▸ WHAT TO DO: Reproduce the records word for word, from the line containing "Seen from the" down to the end, and omit the pictures.

▸ WORKING DATA:
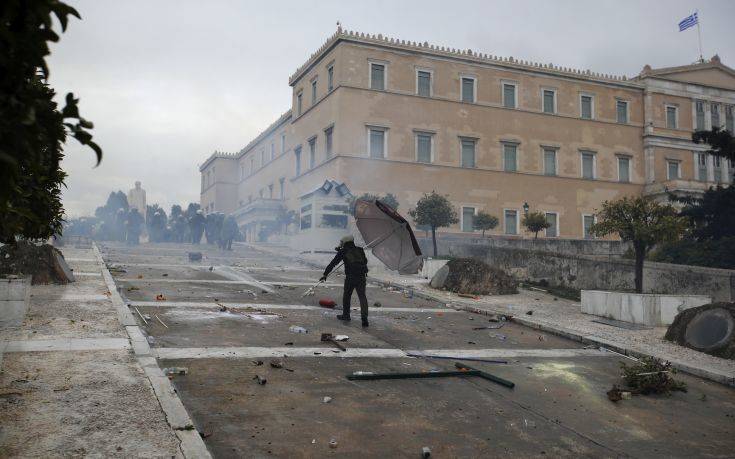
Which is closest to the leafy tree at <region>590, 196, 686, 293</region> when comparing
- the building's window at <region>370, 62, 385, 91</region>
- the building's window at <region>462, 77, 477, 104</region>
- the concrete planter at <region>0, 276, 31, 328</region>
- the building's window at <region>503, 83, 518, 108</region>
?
the concrete planter at <region>0, 276, 31, 328</region>

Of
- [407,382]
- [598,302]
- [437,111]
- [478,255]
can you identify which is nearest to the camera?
[407,382]

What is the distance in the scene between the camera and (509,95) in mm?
35375

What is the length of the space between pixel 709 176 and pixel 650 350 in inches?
1501

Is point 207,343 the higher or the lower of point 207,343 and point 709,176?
the lower

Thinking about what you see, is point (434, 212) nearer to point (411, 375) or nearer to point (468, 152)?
point (468, 152)

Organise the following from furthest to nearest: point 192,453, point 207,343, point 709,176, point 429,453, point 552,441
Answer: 1. point 709,176
2. point 207,343
3. point 552,441
4. point 429,453
5. point 192,453

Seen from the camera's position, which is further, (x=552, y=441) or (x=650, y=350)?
(x=650, y=350)

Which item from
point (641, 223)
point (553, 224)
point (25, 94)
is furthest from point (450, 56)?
point (25, 94)

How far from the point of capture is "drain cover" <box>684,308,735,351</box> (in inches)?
314

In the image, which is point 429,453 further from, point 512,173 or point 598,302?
point 512,173

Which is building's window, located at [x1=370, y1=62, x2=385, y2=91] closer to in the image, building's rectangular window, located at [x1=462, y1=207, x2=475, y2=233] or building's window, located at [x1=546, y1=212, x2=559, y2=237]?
building's rectangular window, located at [x1=462, y1=207, x2=475, y2=233]

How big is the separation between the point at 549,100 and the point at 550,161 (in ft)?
13.9

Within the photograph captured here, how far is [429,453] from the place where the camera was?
12.3ft

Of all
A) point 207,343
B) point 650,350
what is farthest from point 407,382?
point 650,350
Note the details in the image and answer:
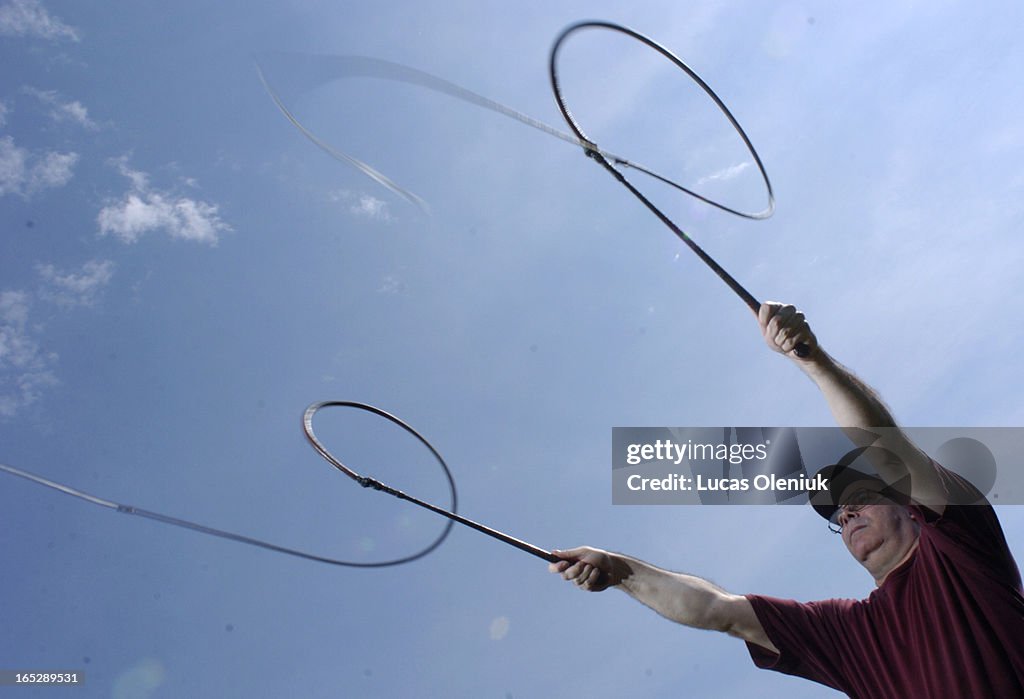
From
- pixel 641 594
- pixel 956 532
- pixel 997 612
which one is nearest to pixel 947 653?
pixel 997 612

▸ FINAL ANSWER:
Seen from the camera's position, which is further, (x=552, y=441) or (x=650, y=350)?
(x=650, y=350)

Which item from
point (641, 223)
point (553, 224)
point (25, 94)
is furthest from point (450, 56)?
point (25, 94)

How far from the point of capture is "drain cover" <box>684,308,735,351</box> (in inches)?
314

In the image, which is point 429,453 further from, point 512,173 or point 598,302?
point 512,173

Which is building's window, located at [x1=370, y1=62, x2=385, y2=91] closer to in the image, building's rectangular window, located at [x1=462, y1=207, x2=475, y2=233] or building's window, located at [x1=546, y1=212, x2=559, y2=237]?
building's rectangular window, located at [x1=462, y1=207, x2=475, y2=233]

How big is the separation between the point at 549,100 and the point at 550,161 (in ft)?
13.9

Within the photograph captured here, how far is [429,453] from the place where the camera was?
12.3ft

Of all
A) point 207,343
B) point 650,350
what is farthest from point 407,382?
point 650,350
Note the details in the image and answer:
From
- pixel 641 594
- pixel 956 532
- pixel 997 612
which one is nearest to pixel 947 653?
pixel 997 612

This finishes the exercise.